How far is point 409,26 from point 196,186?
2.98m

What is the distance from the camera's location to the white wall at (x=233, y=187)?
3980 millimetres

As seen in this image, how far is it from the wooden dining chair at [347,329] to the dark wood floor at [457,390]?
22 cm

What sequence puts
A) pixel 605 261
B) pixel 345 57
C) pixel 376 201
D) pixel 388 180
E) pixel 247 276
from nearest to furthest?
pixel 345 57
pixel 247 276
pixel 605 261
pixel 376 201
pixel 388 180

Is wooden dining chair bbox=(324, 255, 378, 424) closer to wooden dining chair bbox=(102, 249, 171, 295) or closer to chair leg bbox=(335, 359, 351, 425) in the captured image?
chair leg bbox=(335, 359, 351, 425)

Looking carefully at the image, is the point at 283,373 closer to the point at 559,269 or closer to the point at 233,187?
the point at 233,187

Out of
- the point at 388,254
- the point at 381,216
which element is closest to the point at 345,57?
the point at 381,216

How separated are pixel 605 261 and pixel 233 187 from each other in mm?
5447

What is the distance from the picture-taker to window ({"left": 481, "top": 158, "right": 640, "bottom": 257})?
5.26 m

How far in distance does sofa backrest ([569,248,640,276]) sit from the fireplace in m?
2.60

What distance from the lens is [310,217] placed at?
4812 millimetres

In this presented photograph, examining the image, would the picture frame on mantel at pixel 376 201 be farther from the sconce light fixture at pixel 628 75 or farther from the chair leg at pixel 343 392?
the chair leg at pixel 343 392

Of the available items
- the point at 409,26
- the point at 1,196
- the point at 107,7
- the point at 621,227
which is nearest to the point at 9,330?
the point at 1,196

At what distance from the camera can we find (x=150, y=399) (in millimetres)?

**TASK INSTRUCTIONS:** Please copy out all of the lines above, putting "upholstered dining chair" wherever "wooden dining chair" appears and keeping everything else unchanged.

**TASK RESULT:**
How far is point 409,26 from point 196,186?
2.98m

What is the distance from the camera's location to the white wall at (x=233, y=187)?
3980 millimetres

As seen in this image, how far is it from the upholstered dining chair at [347,329] to the dark wood floor at [457,390]?
22 cm

What sequence puts
A) pixel 605 261
B) pixel 345 57
C) pixel 376 201
D) pixel 388 180
E) pixel 247 276
from nearest to furthest?
pixel 345 57
pixel 247 276
pixel 605 261
pixel 376 201
pixel 388 180

Is upholstered dining chair bbox=(324, 255, 378, 424) closer to upholstered dining chair bbox=(102, 249, 171, 295) or closer to chair leg bbox=(335, 359, 351, 425) in the captured image?
chair leg bbox=(335, 359, 351, 425)

Looking carefully at the image, is the point at 283,373 closer to the point at 559,269 or closer to the point at 233,187?
the point at 233,187

Out of
- the point at 388,254
- the point at 381,216
which element is closest to the point at 345,57?
the point at 381,216

How separated are pixel 605 261 and pixel 233 187 from each other in mm?
5447

What is the distance from the picture-taker to window ({"left": 481, "top": 158, "right": 640, "bottom": 257})?
5.26 m

How far in distance does sofa backrest ([569,248,640,276]) sit from the fireplace in m?
2.60

What distance from the lens is [310,217] placed at?
4812 millimetres

In this presented photograph, examining the image, would the picture frame on mantel at pixel 376 201 be farther from the sconce light fixture at pixel 628 75 or farther from the chair leg at pixel 343 392?
the chair leg at pixel 343 392

Of the available items
- the point at 409,26
- the point at 1,196
- the point at 107,7
- the point at 621,227
which is nearest to the point at 9,330?
the point at 1,196

At what distance from the camera can we find (x=150, y=399) (in millimetres)?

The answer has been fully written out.